3 minute read

I only very rarely need to print something. However, printing things like grade reports and student schedules can come in handy. Since we don't have a community printer, I bought a simple single-side, black and white laserjet from Samsung (pictured). Most of the features for connecting to it, I turned off. Google cloud print, however, is surprisingly useful for printing from my phone or outside the office.

Beyond printing schedules every now and then, I would like to print research articles (PDFs) from journals and read them on the train. My Galaxy Note II makes reading PDFs possible, but not great. eBooks are much better... when will journals provide ebooks?

So the goal is, with a single-sided printer, print booklets from PDFs.

By booklets, I mean a taking a normal A4 sheet of paper, holding in landscape, and folding it in half to form a book with the 'spine' where the fold is. There are 2 pages on one sheet of paper, and we want to print on both sides, so 4 pages for 1 sheet of paper. See the picture below. The trick is page ordering.



Some software has 'booklet' mode when printing. In LibreOffice if you click on 'File-> Print' and select the "Page Layout" tab, there will be a "Brochure" option. This option will automatically order pages into a small booklet style. If you have a double-sided printer, congrats, you are done. If you have a single-sided printer, select "Page Sides->Include Front Sides / Right Pages". Then print, and put the paper back in the printer. For my printer, the paper prints on the top so I should keep the pages in the same rotation, and put the blank sides up.



"Booklet" options are easy to use if you are creating your own documents, but I want to print already created PDFs. I heard that Adobe Reader has a booklet mode, but I am on Linux and don't use Adobe Reader.

My default reader is "Document Viewer - Evince", and it does not have a booklet feature.

I came across the program "pdfbook" which basically rearranges PDF pages for you so you can print booklets. If you use pdfbook like so:

pdfbook journal-paper.pdf

It will output a pdf with 1 pages per sheet, but some of the pages are flipped over. I think this is intended for a double-sided printer. To be able to print with a single sided printer, we need to use the option '--short-edge'.

pdfbook --short-edge journal-paper.pdf

This will rearrange the pages with 2 pages per sheet, and all are facing upwards. There is just one more thing to do to print the booklet.

When printing, go to 'Print -> Page Setup Tab' and choose 'Only Print -> Even Sheets'.  Make sure that your printer says 1 page per sheet. If you print 2 pages per sheet, you will have 4 'pages' on one side of the paper.
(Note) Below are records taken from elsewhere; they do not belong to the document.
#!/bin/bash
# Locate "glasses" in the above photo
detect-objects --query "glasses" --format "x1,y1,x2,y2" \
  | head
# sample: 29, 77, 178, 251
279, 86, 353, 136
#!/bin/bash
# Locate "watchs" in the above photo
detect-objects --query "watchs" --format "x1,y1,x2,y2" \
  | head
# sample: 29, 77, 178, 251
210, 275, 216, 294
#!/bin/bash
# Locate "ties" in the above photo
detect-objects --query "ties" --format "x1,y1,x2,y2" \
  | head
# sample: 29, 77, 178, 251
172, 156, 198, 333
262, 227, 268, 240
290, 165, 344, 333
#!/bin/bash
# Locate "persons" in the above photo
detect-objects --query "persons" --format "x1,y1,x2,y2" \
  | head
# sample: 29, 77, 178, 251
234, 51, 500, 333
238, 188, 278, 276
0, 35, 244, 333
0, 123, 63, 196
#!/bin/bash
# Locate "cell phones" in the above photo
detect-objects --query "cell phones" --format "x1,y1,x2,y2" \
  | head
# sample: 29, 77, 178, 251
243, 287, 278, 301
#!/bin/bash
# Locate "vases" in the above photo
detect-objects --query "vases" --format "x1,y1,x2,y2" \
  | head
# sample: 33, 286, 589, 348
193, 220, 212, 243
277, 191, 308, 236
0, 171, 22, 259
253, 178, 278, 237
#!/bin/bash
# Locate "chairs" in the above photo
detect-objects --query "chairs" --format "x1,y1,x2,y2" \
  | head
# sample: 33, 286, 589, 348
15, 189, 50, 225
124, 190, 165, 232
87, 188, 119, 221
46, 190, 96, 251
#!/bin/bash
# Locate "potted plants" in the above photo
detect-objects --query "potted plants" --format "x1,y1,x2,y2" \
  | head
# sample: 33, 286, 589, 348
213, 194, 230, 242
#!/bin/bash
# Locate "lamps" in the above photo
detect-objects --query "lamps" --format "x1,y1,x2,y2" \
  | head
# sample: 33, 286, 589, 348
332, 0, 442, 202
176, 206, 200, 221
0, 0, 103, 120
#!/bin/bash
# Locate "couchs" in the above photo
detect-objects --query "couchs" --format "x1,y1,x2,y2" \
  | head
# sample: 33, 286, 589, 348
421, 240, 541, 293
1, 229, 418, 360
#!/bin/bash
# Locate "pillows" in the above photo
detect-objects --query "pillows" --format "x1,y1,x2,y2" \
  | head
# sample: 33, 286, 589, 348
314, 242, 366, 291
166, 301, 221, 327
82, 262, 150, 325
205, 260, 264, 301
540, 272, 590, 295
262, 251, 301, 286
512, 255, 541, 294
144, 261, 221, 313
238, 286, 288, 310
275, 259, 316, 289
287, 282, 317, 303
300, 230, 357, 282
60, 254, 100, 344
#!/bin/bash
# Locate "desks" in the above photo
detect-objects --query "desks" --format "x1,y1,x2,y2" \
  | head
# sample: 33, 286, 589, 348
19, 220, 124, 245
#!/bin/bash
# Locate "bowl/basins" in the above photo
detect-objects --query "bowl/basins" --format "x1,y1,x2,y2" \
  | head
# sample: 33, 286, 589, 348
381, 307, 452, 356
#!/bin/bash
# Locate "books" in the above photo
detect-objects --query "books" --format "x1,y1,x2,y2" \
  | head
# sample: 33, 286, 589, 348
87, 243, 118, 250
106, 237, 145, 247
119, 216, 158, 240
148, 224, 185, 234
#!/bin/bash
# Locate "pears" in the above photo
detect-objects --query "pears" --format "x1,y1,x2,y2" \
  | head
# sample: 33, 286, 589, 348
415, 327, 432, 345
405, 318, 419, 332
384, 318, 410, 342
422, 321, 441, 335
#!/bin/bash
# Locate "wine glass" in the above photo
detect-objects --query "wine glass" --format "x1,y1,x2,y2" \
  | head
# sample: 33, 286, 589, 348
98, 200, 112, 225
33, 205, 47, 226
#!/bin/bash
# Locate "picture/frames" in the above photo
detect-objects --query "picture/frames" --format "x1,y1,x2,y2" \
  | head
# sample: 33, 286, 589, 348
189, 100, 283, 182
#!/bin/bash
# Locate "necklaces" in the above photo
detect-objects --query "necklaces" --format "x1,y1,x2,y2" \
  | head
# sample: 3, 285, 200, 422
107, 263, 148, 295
After printing the even sheets, take the paper out of the printer. If you put the printed pages back in the printer in the order they are now, the first page will be on the bottom. We need to reverse the current order.

With the printed side facing you, put the first sheet on the table. Now put the next sheet on top of the first sheet with the printed side still facing you. Continue will the remaining sheets.

Once the sheets have been reordered, put the paper back in your printer with the printed side facing down (might be different on your printer). Now go to 'Print -> Page Setup Tab' and choose 'Only Print -> Odd Sheets'.

You will need to determine how to feed the paper into your printer, but this is the method that works for mine.

If someone were printing a lot, I may recommend getting a double-sided printer, but since I am printing less than one paper per month, this method works for me. It makes a nice little - but not too little -booklet, and saves toner and trees.